• TRAVAIL DEMANDÉ
Renvoyez sans les modifier toutes les lignes ci-dessous qui contiennent le mot « weight ». La casse est prise en compte.

• LIGNES À TRAITER
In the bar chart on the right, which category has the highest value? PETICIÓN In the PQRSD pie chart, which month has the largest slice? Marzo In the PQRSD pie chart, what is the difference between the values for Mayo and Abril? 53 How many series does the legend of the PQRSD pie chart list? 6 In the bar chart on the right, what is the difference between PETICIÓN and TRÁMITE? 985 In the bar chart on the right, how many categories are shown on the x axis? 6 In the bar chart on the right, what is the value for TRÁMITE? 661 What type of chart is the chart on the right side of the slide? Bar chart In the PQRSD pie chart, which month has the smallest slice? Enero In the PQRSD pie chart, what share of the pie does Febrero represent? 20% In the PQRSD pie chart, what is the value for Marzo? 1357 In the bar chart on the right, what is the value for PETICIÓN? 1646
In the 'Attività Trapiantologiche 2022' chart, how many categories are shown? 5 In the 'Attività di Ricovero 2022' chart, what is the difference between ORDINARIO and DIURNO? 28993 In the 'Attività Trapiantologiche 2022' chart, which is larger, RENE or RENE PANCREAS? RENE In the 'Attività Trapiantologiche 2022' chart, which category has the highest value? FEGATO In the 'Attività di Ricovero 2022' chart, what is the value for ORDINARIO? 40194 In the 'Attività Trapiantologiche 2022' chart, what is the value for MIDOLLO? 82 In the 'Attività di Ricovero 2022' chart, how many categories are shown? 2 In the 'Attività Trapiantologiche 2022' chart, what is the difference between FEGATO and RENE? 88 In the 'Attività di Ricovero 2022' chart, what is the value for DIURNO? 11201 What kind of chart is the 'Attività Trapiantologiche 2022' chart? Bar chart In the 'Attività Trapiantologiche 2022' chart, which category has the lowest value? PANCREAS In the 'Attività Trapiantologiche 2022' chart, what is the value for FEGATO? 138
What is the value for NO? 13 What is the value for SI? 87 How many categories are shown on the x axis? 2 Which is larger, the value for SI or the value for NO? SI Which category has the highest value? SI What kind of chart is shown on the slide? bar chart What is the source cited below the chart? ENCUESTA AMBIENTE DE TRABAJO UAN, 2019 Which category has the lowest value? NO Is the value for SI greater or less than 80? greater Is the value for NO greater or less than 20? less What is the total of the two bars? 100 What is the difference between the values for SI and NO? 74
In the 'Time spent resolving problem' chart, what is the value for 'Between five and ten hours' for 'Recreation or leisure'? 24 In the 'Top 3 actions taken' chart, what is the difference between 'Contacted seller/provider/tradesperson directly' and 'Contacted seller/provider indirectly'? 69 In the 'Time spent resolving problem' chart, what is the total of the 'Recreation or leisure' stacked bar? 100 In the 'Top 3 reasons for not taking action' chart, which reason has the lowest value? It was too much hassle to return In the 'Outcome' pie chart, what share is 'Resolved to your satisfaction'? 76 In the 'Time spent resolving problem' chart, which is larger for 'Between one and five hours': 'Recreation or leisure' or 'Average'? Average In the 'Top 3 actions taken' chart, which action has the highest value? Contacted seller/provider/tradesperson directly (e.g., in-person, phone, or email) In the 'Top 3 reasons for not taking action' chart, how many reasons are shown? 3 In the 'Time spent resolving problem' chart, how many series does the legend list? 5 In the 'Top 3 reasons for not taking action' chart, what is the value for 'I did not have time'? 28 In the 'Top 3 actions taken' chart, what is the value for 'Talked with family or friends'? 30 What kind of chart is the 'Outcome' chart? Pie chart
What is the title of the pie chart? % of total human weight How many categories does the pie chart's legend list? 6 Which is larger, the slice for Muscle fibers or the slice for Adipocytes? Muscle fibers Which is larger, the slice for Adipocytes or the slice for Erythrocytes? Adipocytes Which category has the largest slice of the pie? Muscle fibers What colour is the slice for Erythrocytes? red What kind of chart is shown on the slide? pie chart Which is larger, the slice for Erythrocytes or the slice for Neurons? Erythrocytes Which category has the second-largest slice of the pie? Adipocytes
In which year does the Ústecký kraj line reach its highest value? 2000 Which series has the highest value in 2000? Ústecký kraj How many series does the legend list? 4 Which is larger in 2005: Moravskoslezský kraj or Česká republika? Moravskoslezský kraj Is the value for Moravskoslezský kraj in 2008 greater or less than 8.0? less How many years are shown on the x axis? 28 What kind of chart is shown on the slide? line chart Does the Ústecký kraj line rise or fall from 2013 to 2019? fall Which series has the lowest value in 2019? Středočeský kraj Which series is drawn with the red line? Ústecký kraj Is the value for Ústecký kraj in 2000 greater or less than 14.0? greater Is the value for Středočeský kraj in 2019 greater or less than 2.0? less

• RÉPONSE ATTENDUE
What is the title of the pie chart? % of total human weight How many categories does the pie chart's legend list? 6 Which is larger, the slice for Muscle fibers or the slice for Adipocytes? Muscle fibers Which is larger, the slice for Adipocytes or the slice for Erythrocytes? Adipocytes Which category has the largest slice of the pie? Muscle fibers What colour is the slice for Erythrocytes? red What kind of chart is shown on the slide? pie chart Which is larger, the slice for Erythrocytes or the slice for Neurons? Erythrocytes Which category has the second-largest slice of the pie? Adipocytes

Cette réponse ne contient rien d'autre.